Species of millipede

Paeromopus angusticeps is a species of millipede found in the U.S. state of California. It occupies the largest geographic range of all four species of Paeromopus, occupying much of Northern California in a large arc extending from Monterey County on the central coast, north along the Coast Ranges to Humboldt County, and descending along the Cascades and Sierra Nevada range of eastern California. P. angusticeps is largely absent from California's Central Valley.

==Description==
Adult P. angusticeps individuals possess up to 80 body segments and range from 100 to 150 mm long, and 5 to 7 mm wide. The color pattern consists of alternating bands of brown on a black or blue-black base color, although in some individuals the banding is largely indistinct from the base color. Like other members of the family Paeromopodidae, the exoskeleton is marked with small parallel grooves or striations. Each eye is composed of up to 30 ocelli arranged in a patch on each side of the head.

==Subspecies==
The populations of Paeromopus angusticeps are divided into two races or subspecies- P. a. angusticeps and P. a. buttensis- based on subtle differences of the gonopods, specialized male reproductive appendages.

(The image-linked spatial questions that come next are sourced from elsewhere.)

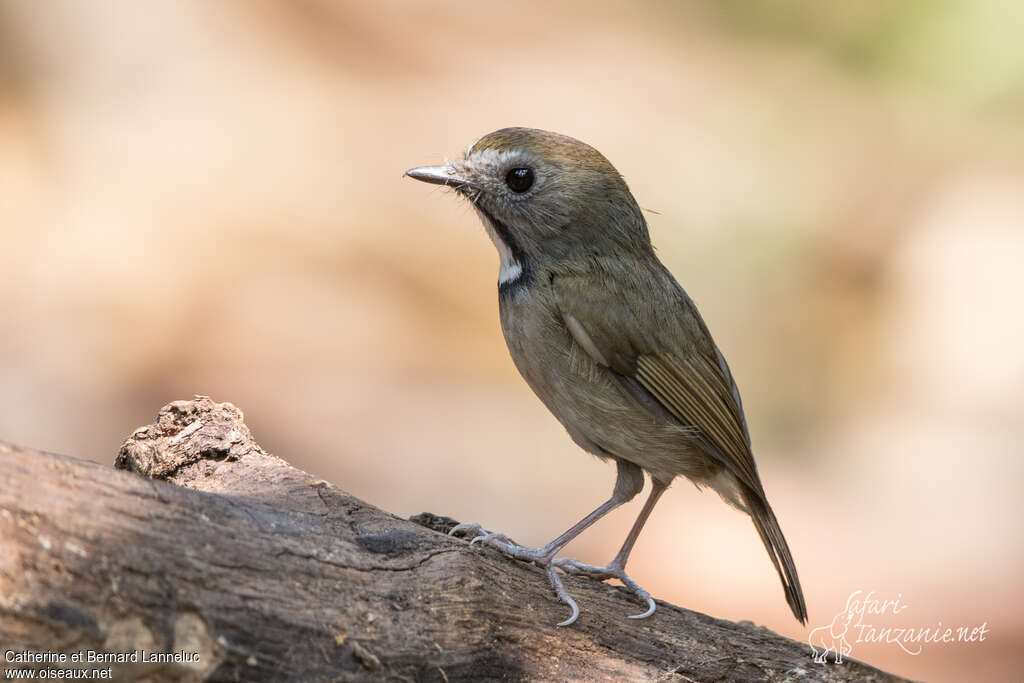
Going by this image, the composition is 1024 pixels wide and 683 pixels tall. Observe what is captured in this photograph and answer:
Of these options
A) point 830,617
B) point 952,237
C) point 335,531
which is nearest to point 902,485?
point 830,617

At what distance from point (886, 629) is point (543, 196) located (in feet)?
11.1

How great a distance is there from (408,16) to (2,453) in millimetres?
8221

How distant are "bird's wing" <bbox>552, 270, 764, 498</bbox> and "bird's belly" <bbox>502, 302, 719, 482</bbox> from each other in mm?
41

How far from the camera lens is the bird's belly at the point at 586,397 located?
13.0ft

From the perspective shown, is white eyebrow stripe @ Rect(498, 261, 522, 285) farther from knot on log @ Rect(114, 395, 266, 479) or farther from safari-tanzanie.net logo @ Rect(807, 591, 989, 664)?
safari-tanzanie.net logo @ Rect(807, 591, 989, 664)

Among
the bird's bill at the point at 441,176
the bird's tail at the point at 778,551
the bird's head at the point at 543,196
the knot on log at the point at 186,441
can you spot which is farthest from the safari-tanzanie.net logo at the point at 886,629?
the knot on log at the point at 186,441

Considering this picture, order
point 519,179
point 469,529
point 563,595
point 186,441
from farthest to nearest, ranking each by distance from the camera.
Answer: point 519,179 → point 469,529 → point 186,441 → point 563,595

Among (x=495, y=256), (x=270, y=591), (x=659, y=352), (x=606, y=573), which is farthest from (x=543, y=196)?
(x=495, y=256)

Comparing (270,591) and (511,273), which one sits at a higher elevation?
(511,273)

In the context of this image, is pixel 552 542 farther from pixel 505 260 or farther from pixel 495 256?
pixel 495 256

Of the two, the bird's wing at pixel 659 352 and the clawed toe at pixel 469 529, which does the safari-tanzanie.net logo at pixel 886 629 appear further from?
the clawed toe at pixel 469 529

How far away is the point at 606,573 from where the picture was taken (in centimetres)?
416

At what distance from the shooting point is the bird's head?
4168mm

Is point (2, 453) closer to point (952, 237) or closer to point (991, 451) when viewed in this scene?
point (991, 451)
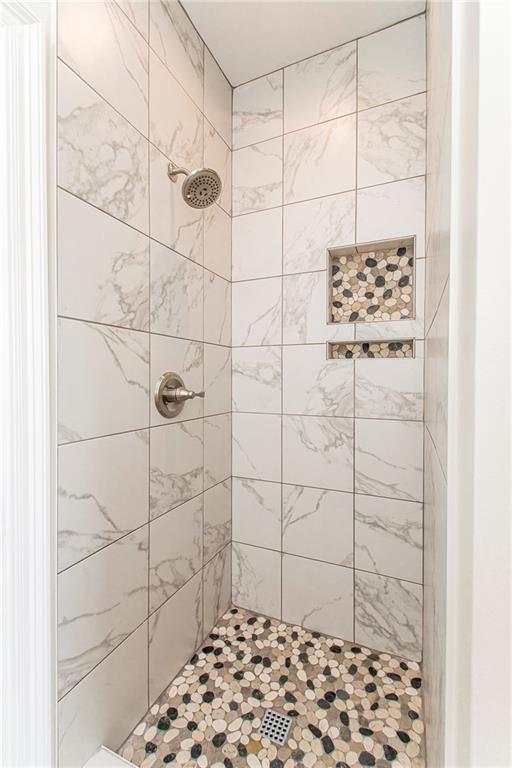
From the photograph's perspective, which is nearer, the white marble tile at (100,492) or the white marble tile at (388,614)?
the white marble tile at (100,492)

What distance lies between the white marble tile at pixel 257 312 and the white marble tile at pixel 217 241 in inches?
4.3

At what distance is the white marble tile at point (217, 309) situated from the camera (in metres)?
1.34

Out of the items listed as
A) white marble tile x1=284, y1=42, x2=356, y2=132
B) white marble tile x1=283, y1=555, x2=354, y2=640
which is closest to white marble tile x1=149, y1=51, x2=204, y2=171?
white marble tile x1=284, y1=42, x2=356, y2=132

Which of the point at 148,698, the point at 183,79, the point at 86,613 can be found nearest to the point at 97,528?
the point at 86,613

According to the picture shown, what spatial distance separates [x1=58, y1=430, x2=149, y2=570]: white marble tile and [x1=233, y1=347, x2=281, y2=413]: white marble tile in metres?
0.55

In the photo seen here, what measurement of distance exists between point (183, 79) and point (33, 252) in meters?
0.94

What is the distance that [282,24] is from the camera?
1246 millimetres

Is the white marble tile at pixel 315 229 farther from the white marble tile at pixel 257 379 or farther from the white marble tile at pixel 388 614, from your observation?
the white marble tile at pixel 388 614

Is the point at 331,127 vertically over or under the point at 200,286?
over

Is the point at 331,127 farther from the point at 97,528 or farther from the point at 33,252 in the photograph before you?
the point at 97,528

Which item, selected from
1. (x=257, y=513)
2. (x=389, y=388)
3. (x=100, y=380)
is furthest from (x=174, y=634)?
(x=389, y=388)

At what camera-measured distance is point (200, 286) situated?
1297 mm

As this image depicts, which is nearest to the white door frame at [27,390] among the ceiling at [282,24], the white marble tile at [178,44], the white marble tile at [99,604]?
the white marble tile at [99,604]

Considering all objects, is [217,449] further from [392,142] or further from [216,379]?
[392,142]
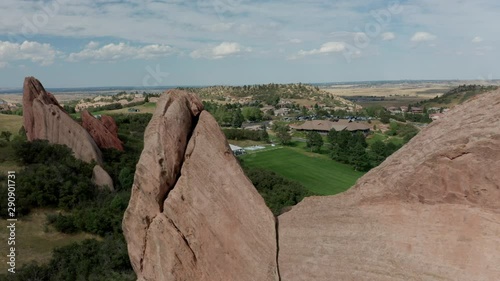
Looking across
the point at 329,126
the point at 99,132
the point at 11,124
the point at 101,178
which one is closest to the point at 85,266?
the point at 101,178

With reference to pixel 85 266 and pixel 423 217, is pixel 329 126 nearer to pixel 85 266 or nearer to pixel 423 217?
pixel 85 266

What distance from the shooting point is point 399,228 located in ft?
38.9

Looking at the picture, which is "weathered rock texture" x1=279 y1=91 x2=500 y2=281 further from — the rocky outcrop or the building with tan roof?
the building with tan roof

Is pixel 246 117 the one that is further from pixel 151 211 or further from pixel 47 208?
pixel 151 211

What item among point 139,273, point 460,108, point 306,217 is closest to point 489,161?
point 460,108

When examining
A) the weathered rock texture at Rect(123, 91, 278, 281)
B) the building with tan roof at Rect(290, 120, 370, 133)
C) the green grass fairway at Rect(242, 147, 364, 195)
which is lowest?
the green grass fairway at Rect(242, 147, 364, 195)

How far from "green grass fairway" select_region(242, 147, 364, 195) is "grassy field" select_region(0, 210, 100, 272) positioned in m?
37.6

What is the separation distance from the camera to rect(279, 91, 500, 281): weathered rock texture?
1069 centimetres

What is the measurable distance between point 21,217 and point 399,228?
35369mm

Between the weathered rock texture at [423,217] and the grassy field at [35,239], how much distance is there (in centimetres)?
2525

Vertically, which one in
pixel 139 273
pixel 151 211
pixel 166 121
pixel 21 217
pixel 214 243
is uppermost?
pixel 166 121

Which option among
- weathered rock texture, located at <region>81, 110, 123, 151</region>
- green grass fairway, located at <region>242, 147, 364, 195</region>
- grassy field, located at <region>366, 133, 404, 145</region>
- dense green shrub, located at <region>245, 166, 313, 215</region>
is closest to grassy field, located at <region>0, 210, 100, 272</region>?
dense green shrub, located at <region>245, 166, 313, 215</region>

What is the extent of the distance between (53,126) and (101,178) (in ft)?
32.4

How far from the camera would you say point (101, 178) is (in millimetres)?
44438
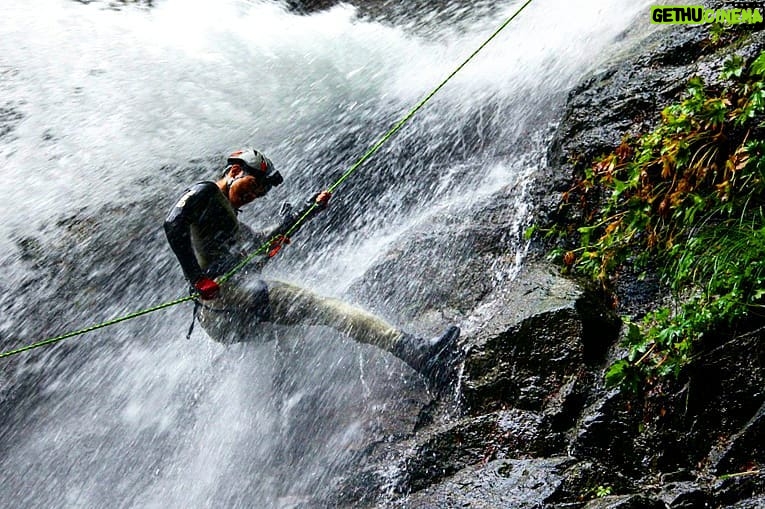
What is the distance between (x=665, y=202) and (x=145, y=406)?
563 cm

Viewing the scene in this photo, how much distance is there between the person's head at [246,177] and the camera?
5742 millimetres

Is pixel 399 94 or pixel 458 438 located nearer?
pixel 458 438

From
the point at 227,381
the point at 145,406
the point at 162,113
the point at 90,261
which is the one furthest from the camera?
the point at 162,113

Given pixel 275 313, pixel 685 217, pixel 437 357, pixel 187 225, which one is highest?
pixel 187 225

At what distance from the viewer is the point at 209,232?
562 centimetres

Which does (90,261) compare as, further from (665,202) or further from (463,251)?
(665,202)

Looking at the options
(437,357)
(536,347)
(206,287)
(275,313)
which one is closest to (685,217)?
(536,347)

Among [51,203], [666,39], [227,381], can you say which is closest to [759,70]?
[666,39]

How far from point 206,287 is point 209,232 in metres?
0.53

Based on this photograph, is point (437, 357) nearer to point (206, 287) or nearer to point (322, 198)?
point (322, 198)

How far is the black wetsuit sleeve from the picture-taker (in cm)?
530

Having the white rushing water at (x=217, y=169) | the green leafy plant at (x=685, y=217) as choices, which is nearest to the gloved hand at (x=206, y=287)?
the white rushing water at (x=217, y=169)

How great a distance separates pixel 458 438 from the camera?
4.39 m

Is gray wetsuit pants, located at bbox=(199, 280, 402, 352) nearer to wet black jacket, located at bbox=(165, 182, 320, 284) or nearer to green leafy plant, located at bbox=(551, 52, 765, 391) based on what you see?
wet black jacket, located at bbox=(165, 182, 320, 284)
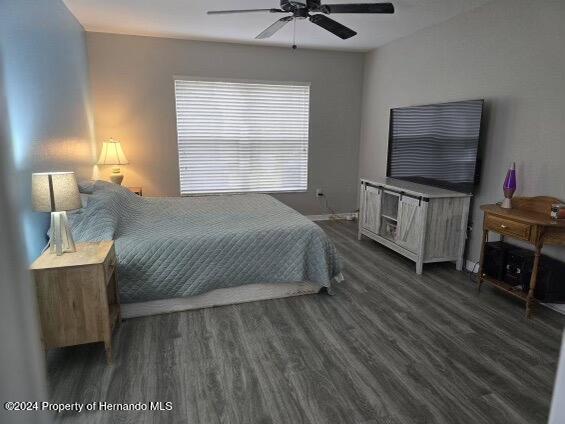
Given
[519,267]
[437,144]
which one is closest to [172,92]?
[437,144]

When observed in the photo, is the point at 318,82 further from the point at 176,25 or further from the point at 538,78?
the point at 538,78

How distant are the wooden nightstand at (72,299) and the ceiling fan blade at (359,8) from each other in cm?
227

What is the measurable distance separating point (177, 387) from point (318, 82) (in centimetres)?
445

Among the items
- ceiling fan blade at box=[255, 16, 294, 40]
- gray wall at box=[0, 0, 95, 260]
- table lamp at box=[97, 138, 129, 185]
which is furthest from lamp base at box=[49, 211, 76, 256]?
table lamp at box=[97, 138, 129, 185]

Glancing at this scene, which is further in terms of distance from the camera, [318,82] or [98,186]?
[318,82]

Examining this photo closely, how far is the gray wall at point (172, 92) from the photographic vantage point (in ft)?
14.3

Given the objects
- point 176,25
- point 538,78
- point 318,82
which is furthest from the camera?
point 318,82

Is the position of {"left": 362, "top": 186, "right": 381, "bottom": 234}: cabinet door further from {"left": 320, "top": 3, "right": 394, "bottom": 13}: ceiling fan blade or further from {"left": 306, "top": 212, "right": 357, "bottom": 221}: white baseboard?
{"left": 320, "top": 3, "right": 394, "bottom": 13}: ceiling fan blade

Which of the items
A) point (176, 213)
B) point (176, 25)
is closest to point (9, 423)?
point (176, 213)

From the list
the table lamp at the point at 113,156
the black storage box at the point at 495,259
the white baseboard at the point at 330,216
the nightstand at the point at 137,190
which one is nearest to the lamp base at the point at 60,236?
the table lamp at the point at 113,156

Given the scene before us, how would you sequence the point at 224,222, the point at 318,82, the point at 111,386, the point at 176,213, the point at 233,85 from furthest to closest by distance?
the point at 318,82 < the point at 233,85 < the point at 176,213 < the point at 224,222 < the point at 111,386

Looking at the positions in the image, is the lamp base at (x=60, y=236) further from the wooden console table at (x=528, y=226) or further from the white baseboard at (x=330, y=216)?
the white baseboard at (x=330, y=216)

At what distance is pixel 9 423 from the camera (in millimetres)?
341

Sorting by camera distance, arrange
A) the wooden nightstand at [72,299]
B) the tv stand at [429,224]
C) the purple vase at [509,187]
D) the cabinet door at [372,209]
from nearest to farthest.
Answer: the wooden nightstand at [72,299] < the purple vase at [509,187] < the tv stand at [429,224] < the cabinet door at [372,209]
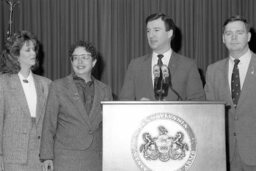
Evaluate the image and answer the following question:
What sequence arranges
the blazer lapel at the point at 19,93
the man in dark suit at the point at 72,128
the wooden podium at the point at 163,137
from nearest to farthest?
1. the wooden podium at the point at 163,137
2. the man in dark suit at the point at 72,128
3. the blazer lapel at the point at 19,93

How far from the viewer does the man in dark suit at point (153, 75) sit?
2.70 meters

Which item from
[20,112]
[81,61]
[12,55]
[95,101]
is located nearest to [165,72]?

P. a. angusticeps occurs in the San Francisco and Monterey Bay areas, from Marin to Monterey county, while the more widespread P. a. buttensis occupies the northern and eastern portions of the range. Prior to the 1990s, the two subspecies were regarded as two or more distinct species, but were reduced to subspecific rank with the discovery of intergrade populations in Solano and Sonoma counties that show intermediate morphology.